-5
response = 'li><a href="/beautifulsoup/" title="BeautifulSoup"><......'

what I intend to capture is /beautifulsoup/

this is the correct code

link =re.findall(r'href=\"?([^\" ]+)',response)

this is my code

link =re.findall(r'><a\b href=\"? .\"\b',response)

I had three questions:

1) why are square brackets used. they should only be used for some sequence in character

2) why there is no '.' in correct code after question mark

3) why are parenthesis used; they should only be used for grouping but there is no grouping required

  • You are getting downvotes from others because your question is trivially answered by google. However, the good news is you can check out https://regex101.com/ and put in any string and regex you want, and it will return the result plus color-coded explanations of each part. But also, please don't do too much [parsing of html with regex](https://stackoverflow.com/questions/1732348/regex-match-open-tags-except-xhtml-self-contained-tags) – HFBrowning Dec 19 '17 at 02:52
  • BTW, [don't use regular expressions to parse html/xml](https://stackoverflow.com/a/1732454/1477064). Learn how to use DOM and an xml parser. Personally I recommend lxml – xvan Dec 19 '17 at 03:18

1 Answers1

0

1) Square brackets are not for sequences of characters. They match any one character from inside the brackets. [abc] matches either a, b or c. If you use [^...], it will match any one character that is not inside the brackets. [^abc] matches anything that is not a, b or c.
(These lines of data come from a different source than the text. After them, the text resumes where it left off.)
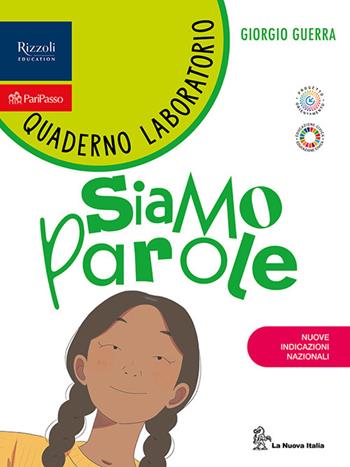 Siamo parole. Sintassi con Quaderno Laboratorio integrato. Per la Scuola media. - Giorgio Guerra - Libro La Nuova Italia 2026 | Libraccio.it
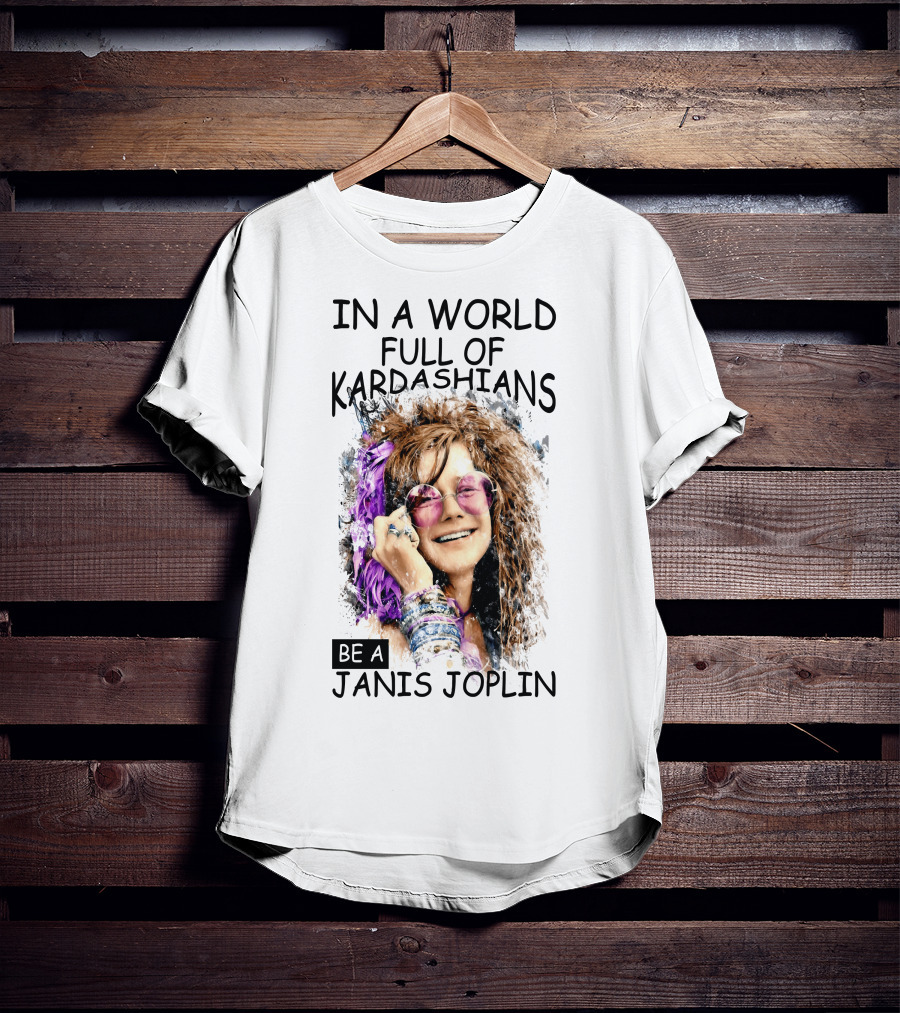 In A World Full Of Kardashians Be A Janis Joplin T-Shirt
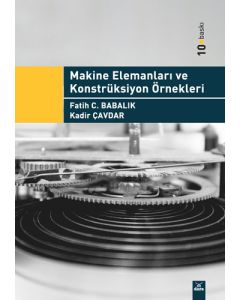 Makine Elemanları ve Konstrüksiyon Örnekleri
2) The [^\" ] bit essentially replaces your .. It matches anything but " or space. With the + quantifier, it keeps matching (greedily) until there is a quote or space.

3) Since you want to get /beautifulsoup/, grouping is required. With (), beautiful soup is in group 1. Without groups, you will get the whole match, which is href="/beautifulsoup/

Sweeper
  • 213,210
  • 22
  • 193
  • 313